■ **TASK DETAILS**:
Your task is to print every entry below exactly as given.

■ **EXTRACTED DATA**:
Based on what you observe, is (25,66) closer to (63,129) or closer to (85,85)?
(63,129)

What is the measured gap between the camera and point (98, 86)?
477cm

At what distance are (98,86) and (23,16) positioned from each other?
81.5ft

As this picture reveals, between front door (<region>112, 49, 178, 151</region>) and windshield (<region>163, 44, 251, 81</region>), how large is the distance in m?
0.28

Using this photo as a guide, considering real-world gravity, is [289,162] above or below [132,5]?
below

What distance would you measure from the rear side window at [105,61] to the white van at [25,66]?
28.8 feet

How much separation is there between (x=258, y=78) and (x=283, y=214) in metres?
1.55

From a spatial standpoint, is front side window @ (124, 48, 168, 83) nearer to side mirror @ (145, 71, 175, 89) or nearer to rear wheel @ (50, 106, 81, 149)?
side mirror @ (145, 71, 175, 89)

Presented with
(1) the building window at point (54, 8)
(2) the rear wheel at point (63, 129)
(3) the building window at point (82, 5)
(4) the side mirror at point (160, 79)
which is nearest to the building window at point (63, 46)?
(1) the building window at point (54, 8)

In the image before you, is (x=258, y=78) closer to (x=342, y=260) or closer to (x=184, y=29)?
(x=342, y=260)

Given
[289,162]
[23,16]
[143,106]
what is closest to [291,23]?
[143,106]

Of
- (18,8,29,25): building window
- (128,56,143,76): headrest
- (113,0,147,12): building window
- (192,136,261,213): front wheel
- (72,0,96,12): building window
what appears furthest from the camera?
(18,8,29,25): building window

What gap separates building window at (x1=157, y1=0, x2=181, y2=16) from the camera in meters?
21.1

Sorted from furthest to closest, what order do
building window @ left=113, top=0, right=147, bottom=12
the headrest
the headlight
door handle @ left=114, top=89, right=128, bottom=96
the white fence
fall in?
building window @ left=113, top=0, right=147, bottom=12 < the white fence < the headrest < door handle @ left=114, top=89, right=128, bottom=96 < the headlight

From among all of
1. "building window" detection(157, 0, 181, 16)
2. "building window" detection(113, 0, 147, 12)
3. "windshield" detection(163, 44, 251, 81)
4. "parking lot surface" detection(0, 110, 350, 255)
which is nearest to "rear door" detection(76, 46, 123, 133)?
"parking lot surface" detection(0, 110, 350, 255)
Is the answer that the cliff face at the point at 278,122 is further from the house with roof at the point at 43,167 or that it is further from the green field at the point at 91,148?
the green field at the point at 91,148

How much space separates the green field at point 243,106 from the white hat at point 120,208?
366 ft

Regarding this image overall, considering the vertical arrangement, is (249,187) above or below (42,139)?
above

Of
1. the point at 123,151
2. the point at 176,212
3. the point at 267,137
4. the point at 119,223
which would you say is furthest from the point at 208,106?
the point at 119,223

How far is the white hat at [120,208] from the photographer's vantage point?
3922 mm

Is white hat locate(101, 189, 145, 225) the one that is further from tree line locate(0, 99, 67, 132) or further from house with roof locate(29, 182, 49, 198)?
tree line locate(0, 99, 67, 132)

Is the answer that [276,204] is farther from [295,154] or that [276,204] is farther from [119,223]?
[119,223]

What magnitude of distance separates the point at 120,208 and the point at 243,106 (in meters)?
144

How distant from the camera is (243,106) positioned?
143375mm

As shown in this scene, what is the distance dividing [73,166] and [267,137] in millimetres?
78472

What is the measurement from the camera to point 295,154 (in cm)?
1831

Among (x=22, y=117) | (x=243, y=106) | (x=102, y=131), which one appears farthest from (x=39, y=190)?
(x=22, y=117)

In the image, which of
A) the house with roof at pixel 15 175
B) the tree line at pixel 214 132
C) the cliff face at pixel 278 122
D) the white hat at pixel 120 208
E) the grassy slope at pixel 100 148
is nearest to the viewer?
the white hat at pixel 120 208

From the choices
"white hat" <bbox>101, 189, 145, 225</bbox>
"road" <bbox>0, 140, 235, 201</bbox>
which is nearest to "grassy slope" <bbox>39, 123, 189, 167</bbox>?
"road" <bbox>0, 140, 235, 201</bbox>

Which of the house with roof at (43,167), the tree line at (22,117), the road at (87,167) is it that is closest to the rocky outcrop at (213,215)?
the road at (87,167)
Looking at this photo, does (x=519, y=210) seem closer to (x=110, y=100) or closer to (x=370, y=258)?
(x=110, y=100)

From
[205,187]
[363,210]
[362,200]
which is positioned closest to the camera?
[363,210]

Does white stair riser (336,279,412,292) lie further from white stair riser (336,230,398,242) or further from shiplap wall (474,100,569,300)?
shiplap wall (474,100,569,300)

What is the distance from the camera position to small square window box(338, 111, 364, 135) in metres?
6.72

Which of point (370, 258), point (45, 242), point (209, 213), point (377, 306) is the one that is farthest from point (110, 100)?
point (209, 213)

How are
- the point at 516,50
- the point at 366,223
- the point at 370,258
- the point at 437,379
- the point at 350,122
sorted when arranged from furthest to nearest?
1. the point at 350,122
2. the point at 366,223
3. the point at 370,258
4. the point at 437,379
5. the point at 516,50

■ **ANSWER TO THE EXERCISE**:
Based on what you observe, is (25,66) closer to (63,129) or closer to (85,85)?
(63,129)

What is the measured gap between the camera and point (98, 86)?
477cm

At what distance are (98,86) and (23,16) positioned from each other?
81.5ft

As this picture reveals, between front door (<region>112, 49, 178, 151</region>) and windshield (<region>163, 44, 251, 81</region>), how large is the distance in m?
0.28

Using this photo as a guide, considering real-world gravity, is [289,162] above or below [132,5]?
below

What distance would you measure from the rear side window at [105,61] to the white van at [25,66]?
28.8 feet

How much separation is there between (x=258, y=78) and (x=283, y=214) in metres?
1.55

From a spatial standpoint, is front side window @ (124, 48, 168, 83) nearer to side mirror @ (145, 71, 175, 89) or nearer to rear wheel @ (50, 106, 81, 149)?
side mirror @ (145, 71, 175, 89)

Presented with
(1) the building window at point (54, 8)
(2) the rear wheel at point (63, 129)
(3) the building window at point (82, 5)
(4) the side mirror at point (160, 79)
which is nearest to the building window at point (63, 46)?
(1) the building window at point (54, 8)

In the image before you, is (x=258, y=78) closer to (x=342, y=260) or closer to (x=184, y=29)?
(x=342, y=260)

Given
[289,162]
[23,16]
[143,106]
what is closest to [291,23]?
[143,106]

Of
- (18,8,29,25): building window
- (128,56,143,76): headrest
- (113,0,147,12): building window
- (192,136,261,213): front wheel
- (72,0,96,12): building window
what appears furthest from the camera?
(18,8,29,25): building window

What gap separates building window at (x1=157, y1=0, x2=181, y2=16) from the camera in meters?
21.1

Sorted from furthest to closest, what order do
building window @ left=113, top=0, right=147, bottom=12
the headrest
the headlight
door handle @ left=114, top=89, right=128, bottom=96
the white fence
fall in?
building window @ left=113, top=0, right=147, bottom=12 < the white fence < the headrest < door handle @ left=114, top=89, right=128, bottom=96 < the headlight

From among all of
1. "building window" detection(157, 0, 181, 16)
2. "building window" detection(113, 0, 147, 12)
3. "windshield" detection(163, 44, 251, 81)
4. "parking lot surface" detection(0, 110, 350, 255)
which is nearest to "rear door" detection(76, 46, 123, 133)?
"parking lot surface" detection(0, 110, 350, 255)
Is the answer that the cliff face at the point at 278,122 is further from the house with roof at the point at 43,167 or that it is further from the green field at the point at 91,148?
the green field at the point at 91,148

How much space separates the green field at point 243,106 from the white hat at point 120,208?
366 ft

Regarding this image overall, considering the vertical arrangement, is (249,187) above or below (42,139)?
above

Of
1. the point at 123,151
2. the point at 176,212
3. the point at 267,137
4. the point at 119,223
which would you say is furthest from the point at 208,106?
the point at 119,223

How far is the white hat at [120,208] from the photographer's vantage point?
3922 mm

Is white hat locate(101, 189, 145, 225) the one that is further from tree line locate(0, 99, 67, 132) or further from house with roof locate(29, 182, 49, 198)?
tree line locate(0, 99, 67, 132)

Is the answer that [276,204] is farther from [295,154] or that [276,204] is farther from [119,223]?
[119,223]

What magnitude of distance separates the point at 120,208 and the point at 243,106 (in meters)?
144

How distant from the camera is (243,106) positioned?
143375mm

As shown in this scene, what is the distance dividing [73,166] and [267,137] in millimetres?
78472

What is the measurement from the camera to point 295,154 (in cm)?
1831

Among (x=22, y=117) | (x=243, y=106) | (x=102, y=131), which one appears farthest from (x=39, y=190)?
(x=22, y=117)

In the image, which of
A) the house with roof at pixel 15 175
B) the tree line at pixel 214 132
C) the cliff face at pixel 278 122
D) the white hat at pixel 120 208
E) the grassy slope at pixel 100 148
is nearest to the viewer?
the white hat at pixel 120 208

From the choices
"white hat" <bbox>101, 189, 145, 225</bbox>
"road" <bbox>0, 140, 235, 201</bbox>
which is nearest to "grassy slope" <bbox>39, 123, 189, 167</bbox>?
"road" <bbox>0, 140, 235, 201</bbox>

Which of the house with roof at (43,167), the tree line at (22,117), the road at (87,167) is it that is closest to the rocky outcrop at (213,215)?
the road at (87,167)
Looking at this photo, does (x=519, y=210) seem closer to (x=110, y=100) or closer to (x=370, y=258)?
(x=110, y=100)

From
[205,187]
[363,210]
[362,200]
which is positioned closest to the camera?
[363,210]

Does white stair riser (336,279,412,292) lie further from white stair riser (336,230,398,242) or further from shiplap wall (474,100,569,300)?
shiplap wall (474,100,569,300)

What is the distance from the camera position to small square window box(338, 111, 364, 135) in metres?
6.72

Which of point (370, 258), point (45, 242), point (209, 213), point (377, 306) is the one that is farthest from point (110, 100)?
point (209, 213)

How are
- the point at 516,50
- the point at 366,223
- the point at 370,258
- the point at 437,379
- the point at 350,122
sorted when arranged from furthest to nearest?
1. the point at 350,122
2. the point at 366,223
3. the point at 370,258
4. the point at 437,379
5. the point at 516,50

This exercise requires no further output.